I have three one year Kune Kune pigs. They have started rooting the ground, something which I was told Kunes generally do not do.
It is very distructive and I fear for the newly planted trees, so I have confined them to a small plot.
I am thinking of having them ringed, as they are primarily grazers, so I do not think it would be inhumane or that I would be depriving them of needed nurition. I am assuming this would have to be done by a vet.
My main question is, does it definately work?
Comment by Anna Leska – September 3, 2008 @ 6:51 pm
Thanks for visiting farmingfriends and leaving a comment.
I don’t have any kune-kune pigs nor do I have pigs with a ring so I can only advise you from what I have read.
Reading about kune-kunes, it seems that they do like to graze and will therefore root about.
In Storey’s Guide to Raising Pis I have read about ringing pigs, “Ringing is the clipping of soft metal rings to the top rim of the hog’s nose or across the end of the nose with …a ‘humane ring.'” The book says that when the pig starts to root the ring cause mild pain and therefore stops the pig from rooting.
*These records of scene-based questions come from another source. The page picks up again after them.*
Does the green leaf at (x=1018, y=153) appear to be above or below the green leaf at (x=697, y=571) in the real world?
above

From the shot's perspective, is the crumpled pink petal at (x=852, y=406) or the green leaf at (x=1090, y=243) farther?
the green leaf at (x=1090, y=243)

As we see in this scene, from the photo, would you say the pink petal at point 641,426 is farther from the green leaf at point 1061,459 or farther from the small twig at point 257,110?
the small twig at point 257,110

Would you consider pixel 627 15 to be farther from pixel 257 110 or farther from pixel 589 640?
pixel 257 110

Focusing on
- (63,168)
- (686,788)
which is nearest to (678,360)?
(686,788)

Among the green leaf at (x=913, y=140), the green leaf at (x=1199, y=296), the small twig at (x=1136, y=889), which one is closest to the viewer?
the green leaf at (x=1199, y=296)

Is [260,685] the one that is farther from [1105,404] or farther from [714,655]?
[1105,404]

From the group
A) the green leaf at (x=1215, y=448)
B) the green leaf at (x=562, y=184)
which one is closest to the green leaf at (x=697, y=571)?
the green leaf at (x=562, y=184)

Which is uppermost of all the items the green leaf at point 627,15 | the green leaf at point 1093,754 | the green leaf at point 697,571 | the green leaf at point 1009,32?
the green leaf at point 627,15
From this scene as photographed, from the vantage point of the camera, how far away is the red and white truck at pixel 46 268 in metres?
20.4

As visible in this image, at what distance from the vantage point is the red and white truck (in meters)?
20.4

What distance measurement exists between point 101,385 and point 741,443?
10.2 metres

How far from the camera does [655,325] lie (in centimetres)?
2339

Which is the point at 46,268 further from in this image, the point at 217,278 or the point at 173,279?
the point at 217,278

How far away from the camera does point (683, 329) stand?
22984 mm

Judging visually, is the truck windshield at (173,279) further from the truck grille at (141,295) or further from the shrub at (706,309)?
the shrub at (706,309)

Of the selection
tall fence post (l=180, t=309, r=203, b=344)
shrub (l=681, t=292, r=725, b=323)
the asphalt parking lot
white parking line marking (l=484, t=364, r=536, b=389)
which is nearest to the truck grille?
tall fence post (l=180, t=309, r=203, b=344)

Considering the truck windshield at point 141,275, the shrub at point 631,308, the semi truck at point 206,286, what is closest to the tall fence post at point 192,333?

It says that the rings are not very expensive and can be applied with a ring plier. It also mentions that the ring can be easily lost, “especially those in the tip of the nose”. It also mentions the pain factor involved when applying because as we all know as soon as you pick up a pig they squeal their heads off even if you are not doing anything to them!!!
I think if I needed to have my pigs ringed then I would seek advice from my vet and actually get the vet to do the job.
The pigs will need to be restrained so that the ring can be applied and as your pigs are 1 year olds, although a smaller breed, they will be still be a decent size to restrain and ring. I think that seeking advice from your vet will be useful as they will be able to tell you if the ring works.
I hope you find this information useful.Let me know what you decide to do and I would love to see a picture of your kune-kunes. Have you named them?
Sara @ farmingfriends
I love PIGS!! there so much fun!!!!
Comment by cassidyL – November 17, 2008 @ 7:41 pm
I love pigs too. I agree they are alot of fun. They are friendly, curious and mischievous. I have two Saddleback sows and they have both had three litters of piglets which have been a joy to raise.
Do you have any pigs, if so what breed?